### PROVIDED TEXT
###

The first was Long Wood, larched and cratered, studded with cartridges. The 2nd was Ivy Wood, shining in its own rust. The 3rd was Eye Wood, mainly a drift of starry celandines. As each showed its true colours a stab of enjoyment (if you can call it that, but so it was) broke into my sleep.
The fourth wood was different. It was heavy with wood anemone and wild garlic and it was Primary, - so I thought maybe I was on it now. It was Shytte and Strewn Bogroll Wood, too. This was in the armpit of an old crossroads. The crossroads was barren and it was one of those stations in a long journey when you face up to things.
But it wasn't "Yellow Star-of-Bethlehem", that hypothetically common name that tells you everything about the none-impact of Gagea lutea on British culture. The older books, more frankly, just call it "Yellow Gagea". This scarce, reclusive plant has never made any mark.
I reach towards what has never made any mark; I believe we can have an honest relationship.
What I remembered about G. lutea was, 1. It is rare. 2. It is easy to overlook. 3. It flowers in April. 4. It rarely flowers. 5. It grows among lesser celandines and looks exactly like them.

###

### DATASET RECORDS
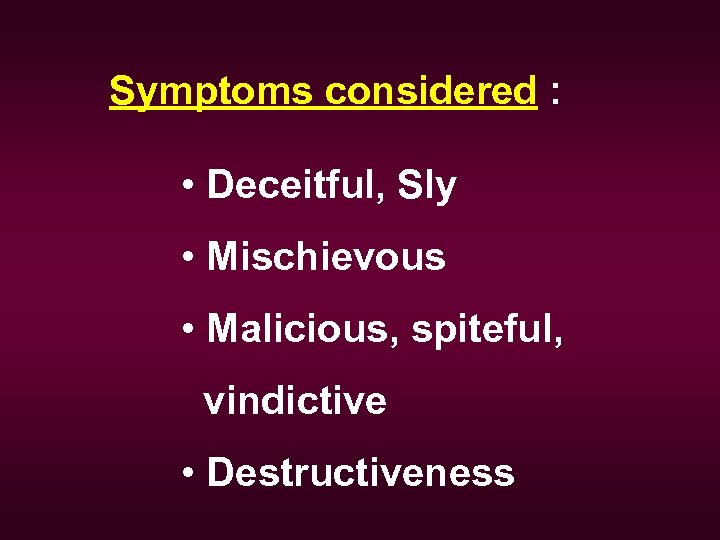 Symptoms considered :

• Deceitful, Sly
• Mischievous
• Malicious, spiteful, vindictive
• Destructiveness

###

### TASKS TO COMPLETE
A. In the passage about the woods and Gagea lutea, what name do the older books give the plant?
B. Carry the passage about the woods and Gagea lutea forward from its final sentence.
The records were taken from a separate source.

### ANSWERS BY ITEM
A. They call it "Yellow Gagea".

B.
These cheering thoughts (not precisely true, by the way) sent me home content at 19:00, to have only stretched my eyes on miles of serpentine quilt.
I was almost as content (a few days later) when I finally made it inside Camber Castle (a dream emplacement, it floats somewhere down in the marsh country and every so often you catch a glimpse of it and you can hardly believe it exists because there's no roads to it) - and yet failed to locate the Wall Germander which is long-documented here.
Others have merely died, I hummed, I rubbed my hands around the floor of that ocean, hand-washing, as you might say, caressingly.